→ What this task involves: The answer must consist solely of the lines from the one with "akangsofyan" through the last line of the data, copied exactly, with no pictures.

*** Records shown ***

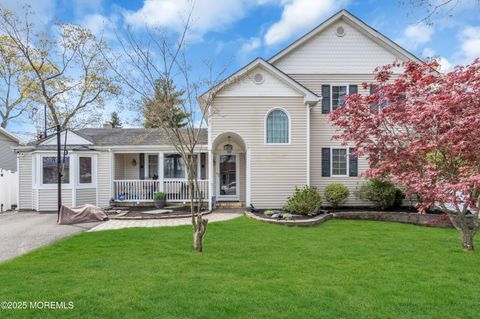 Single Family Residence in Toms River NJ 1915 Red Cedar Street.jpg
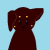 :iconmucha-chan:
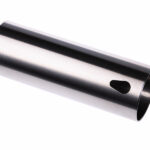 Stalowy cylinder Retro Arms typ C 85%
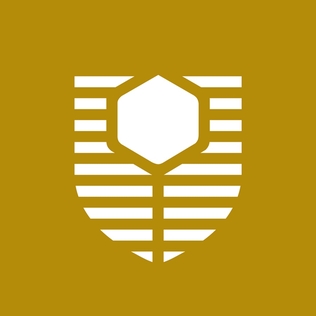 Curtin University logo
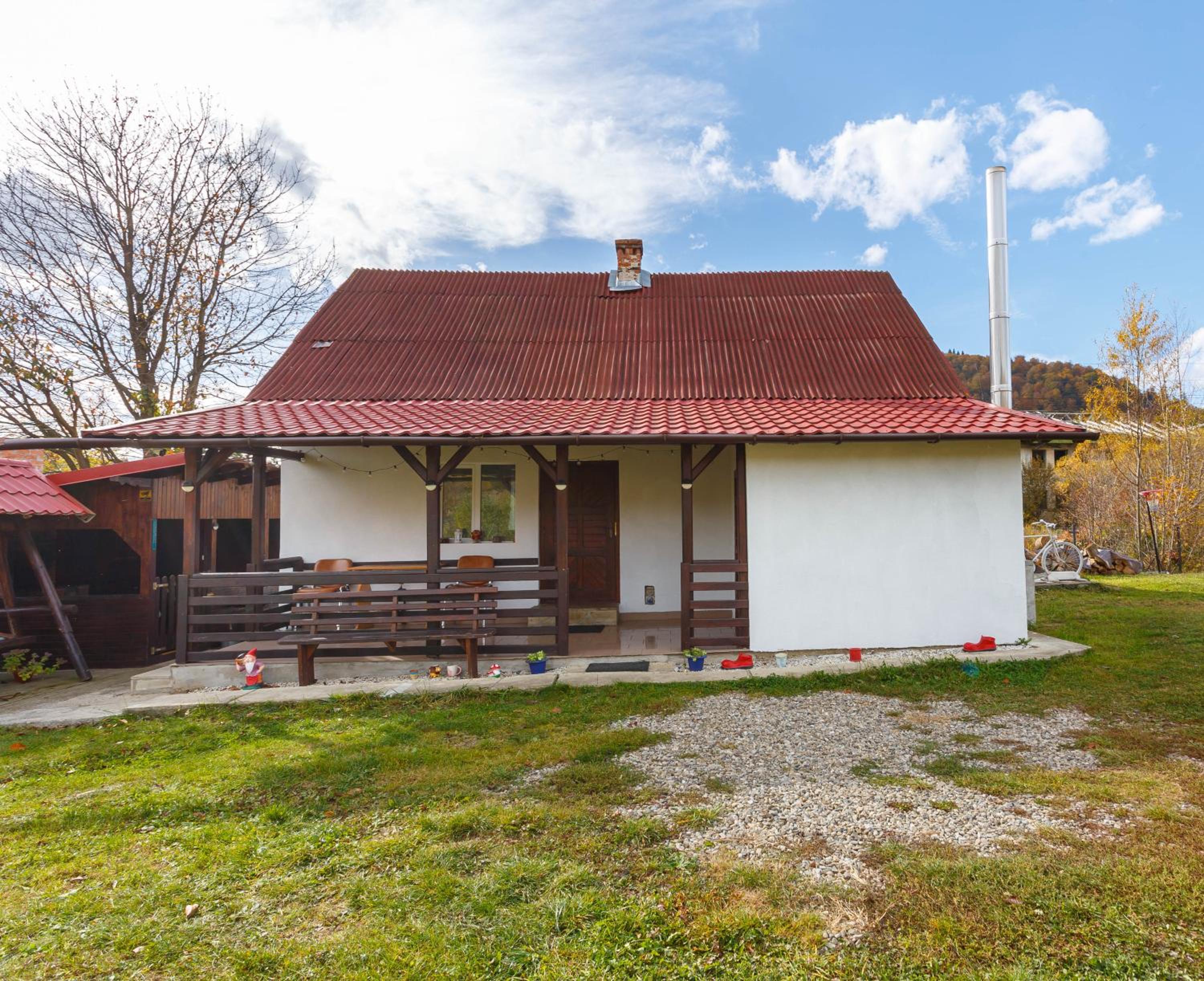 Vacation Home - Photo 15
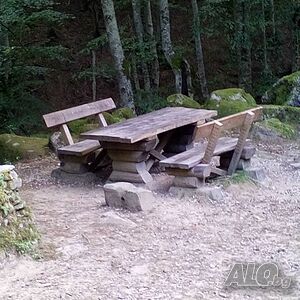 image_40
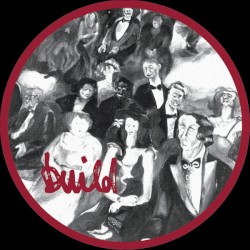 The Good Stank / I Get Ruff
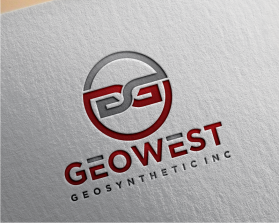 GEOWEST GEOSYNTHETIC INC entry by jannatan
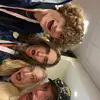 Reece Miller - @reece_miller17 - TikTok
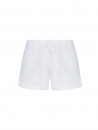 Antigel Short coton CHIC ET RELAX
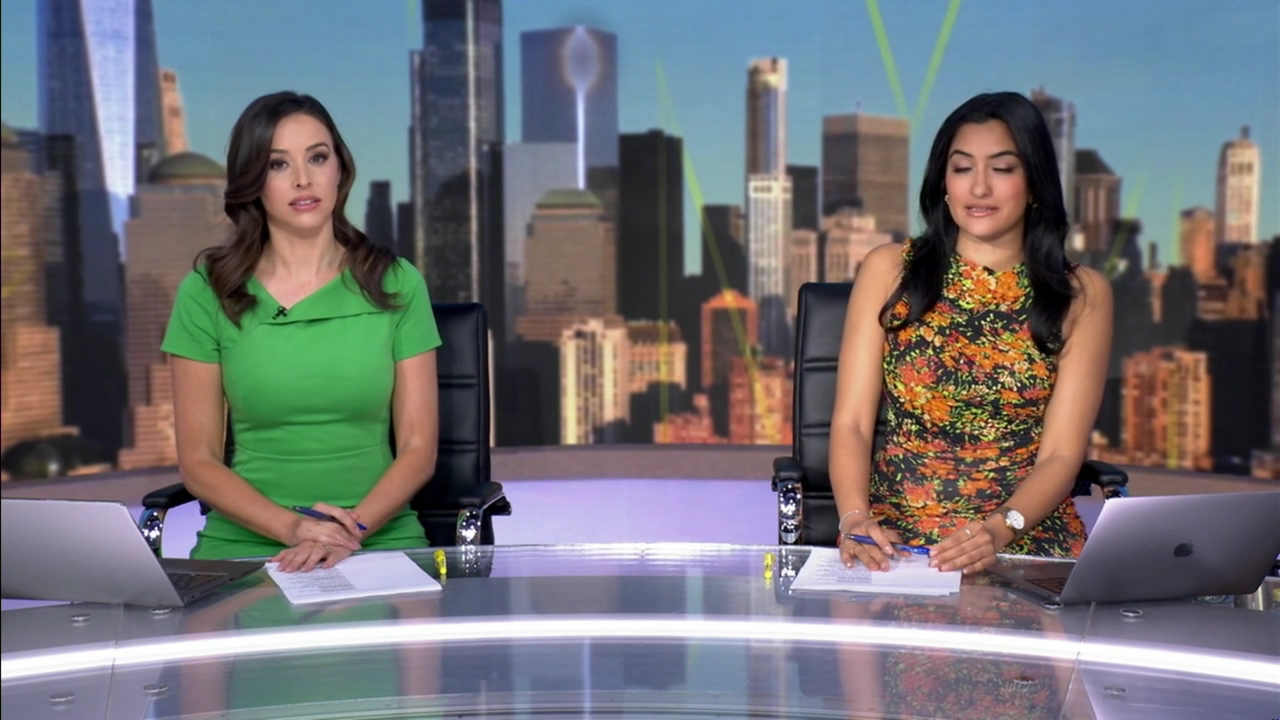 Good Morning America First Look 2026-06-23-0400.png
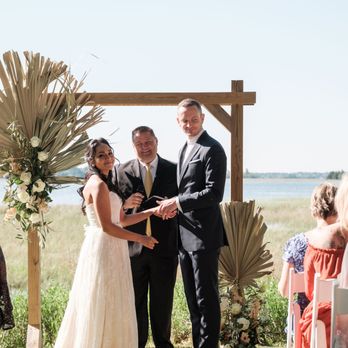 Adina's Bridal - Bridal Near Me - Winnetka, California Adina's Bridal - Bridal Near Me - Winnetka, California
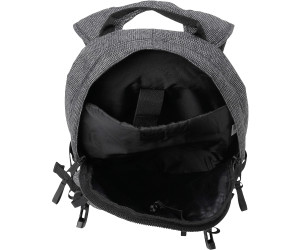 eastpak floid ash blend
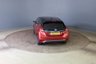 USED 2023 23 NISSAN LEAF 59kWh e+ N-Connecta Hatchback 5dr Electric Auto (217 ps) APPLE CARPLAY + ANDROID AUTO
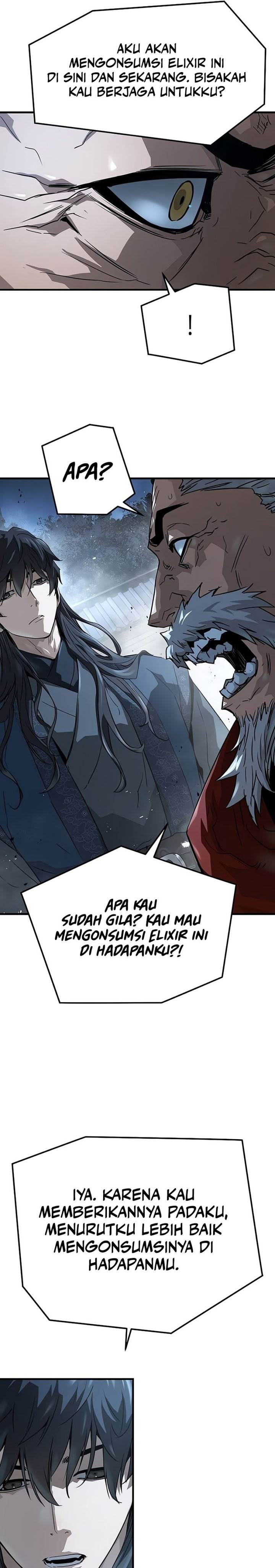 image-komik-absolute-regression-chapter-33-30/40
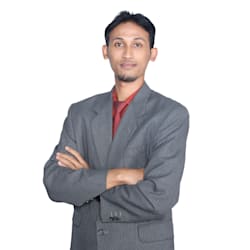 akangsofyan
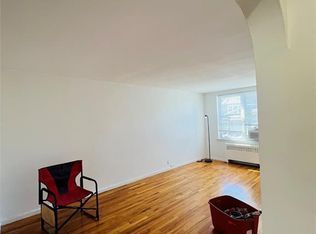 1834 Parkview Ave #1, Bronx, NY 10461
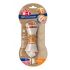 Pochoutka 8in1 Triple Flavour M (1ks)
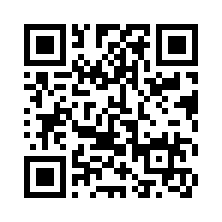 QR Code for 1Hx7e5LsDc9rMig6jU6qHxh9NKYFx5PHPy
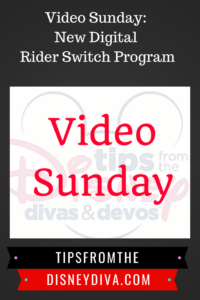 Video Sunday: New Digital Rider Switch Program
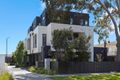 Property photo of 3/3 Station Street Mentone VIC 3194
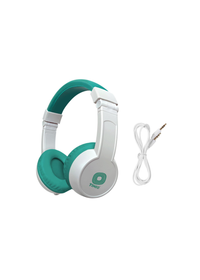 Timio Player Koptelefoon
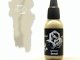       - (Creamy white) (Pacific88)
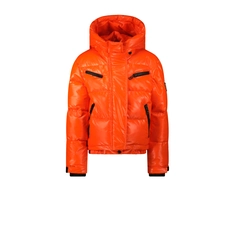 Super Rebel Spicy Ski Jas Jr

*** End of Records shown ***

→ Task response:
 akangsofyan
 1834 Parkview Ave #1, Bronx, NY 10461
 Pochoutka 8in1 Triple Flavour M (1ks)
 QR Code for 1Hx7e5LsDc9rMig6jU6qHxh9NKYFx5PHPy
 Video Sunday: New Digital Rider Switch Program
 Property photo of 3/3 Station Street Mentone VIC 3194
 Timio Player Koptelefoon
       - (Creamy white) (Pacific88)
 Super Rebel Spicy Ski Jas Jr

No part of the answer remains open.